__Task requirements__:
Pick up the fishing forum thread about the scarce fish on Jacob's Fork after its final post and continue it.

__Extract to read__:
----
Met another angler who had only caught one on a olive wooly and he agreed that most of the fish are gone.   I fished the 'Jake' the first week of December and there were good size pods of fish in the deeper pools.  Today I really moved around to find fish.  What I did find were few in numbers and I really covered alot of water.

Now I am not complaining.  It was a warm and beautiful day to enjoy God's creation.  It sure beat being stuck inside chained to a desk.  But I am wondering if any one else has had the same experience?  Did the fish wash down stream?  Alien abuction? (Pedro, Jose and Julio?) Have I lost my MOJO??

Enquiring minds would like to know,

Tight Lines,


No, I was there last week and had the same experience. If it was'nt alien abduction, it was most certinly a masterbaiter!

"Lead, follow or get the hell out of the way" GEN George S. Patton, 3rd Armor Commander


It looks to me like Jacob's Fork would be the hardest palce of any DH stream for poachers to get in there and do their dirty work, with all the Park Rangers and park workers in there all the time?.... I havent fished Jacob's Fork in a long time but have visited the park with my family a few times and there's always a park employee somewhere around. It's easier to see other DH streams getting poached out but Jacob's Fork, inside a state park? If that's what's happening (poaching of the fish), the park employees need to step up and watch the fishing better... >:(


Some of the poachers have 4 legs, others have wings.  Not much you can do about them.
----
__Information provided__:

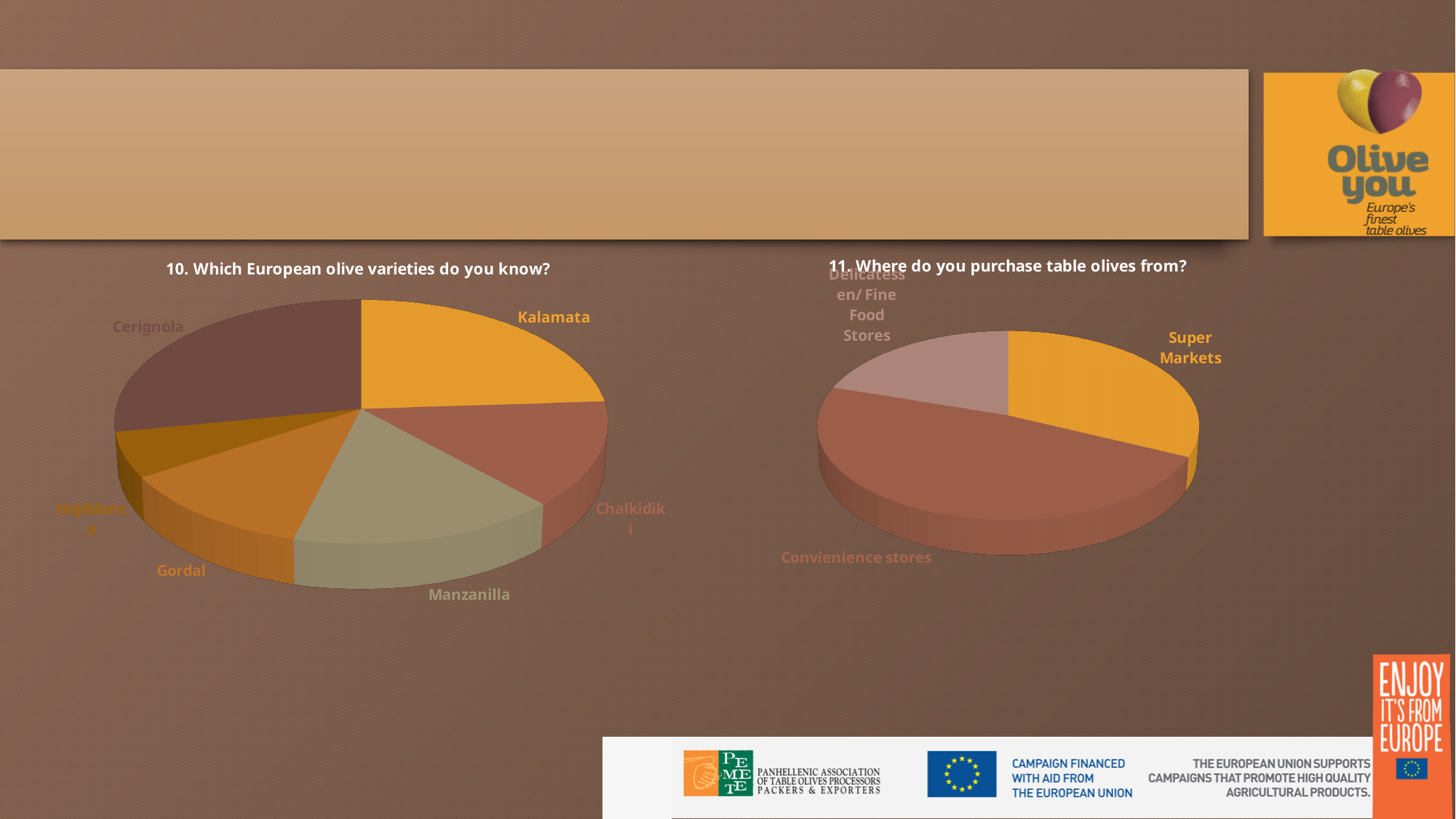
What kind of chart is the chart titled "10. Which European olive varieties do you know?"? pie chart In the chart titled "11. Where do you purchase table olives from?", which purchase location has the smallest slice? Delicatessen/ Fine Food Stores In the chart titled "11. Where do you purchase table olives from?", which slice is larger, Super Markets or Convienience stores? Convienience stores In the chart titled "10. Which European olive varieties do you know?", which olive variety has the smallest slice? Hojiblanca In the chart titled "11. Where do you purchase table olives from?", which purchase location has the largest slice? Convienience stores How many slices does the chart titled "11. Where do you purchase table olives from?" have? 3 In the chart titled "11. Where do you purchase table olives from?", what colour is the Super Markets slice? yellow/orange What is the title of the pie chart on the left side of the slide? 10. Which European olive varieties do you know? What kind of chart is the chart titled "11. Where do you purchase table olives from?"? pie chart How many slices does the chart titled "10. Which European olive varieties do you know?" have? 6 In the chart titled "10. Which European olive varieties do you know?", which slice is larger, Kalamata or Hojiblanca? Kalamata In the chart titled "10. Which European olive varieties do you know?", which slice is larger, Manzanilla or Gordal? Manzanilla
----
__Written answer__:
Frankly, though, I'm not sure Jacob's Fork has enough food in it to support the number of fish they stock.  Between rough handling, starvation, migration and natural preditation,  the fish don't seem to last very long.  (It would be interesting to know how many trout are caught below the park.)

Busta Brown

  I may upset some folks here. Smite me baby, smite me! I agree with PHG in that these stocked fish are at a disadvantage as soon as they are put in the stream. They don't know what to eat, they don't know what a Belted Kingfisher is and that they need to hide, and when the weather turns bad they struggle even more as less food is available. The DH streams are not a bad idea but the number of fish stocked early and the size should be small. As time gets closer to the opening day the bigger fish added and the numbers increased. I haven't fished the delayed harvest in a long time but last time I did I caught some very skinny big Brooks.(Let me explain.) Still had there length (about 18 inches) and height but no width. Caught two like that. They were starving to death. Except for stopping with Marty one day on the way back from a wild trout stream for about 30 minutes, I haven't fished DH since. I have also heard people who fish DH regularly say after a big rain the fish are gone. I wonder if they wash down stream or just don't know where to take cover. This is just my opinion  but I think the State needs to take a closer look at the program and make a few adjustments.



Quote from: phg on January 21, 2006, 10:02:23 AM

Some of the poachers have 4 legs, others have wings.  Not much you can do about them.

(It would be interesting to know how many trout are caught below the park.)

I agree phg. I dont think as much poaching is going on (by man anyhow) inside the park as many think. As already said, and some of what I was getting at in my first post, is those hatchery fish, for a while, dont know what to do or how to act..LOL...I'd feel safe to say alot of the end up below the park when rains come and the water gets up and swift, and dont know how tom hide from heron's, etc. Easy prey. I do think the food is there, but like I said I havent fished J.F. in a long time, but the stockers just dont know how to survive. They still probably look up for a floating piece of trout chow at times. Some adapt I'm sure but some, I'd bet, dont.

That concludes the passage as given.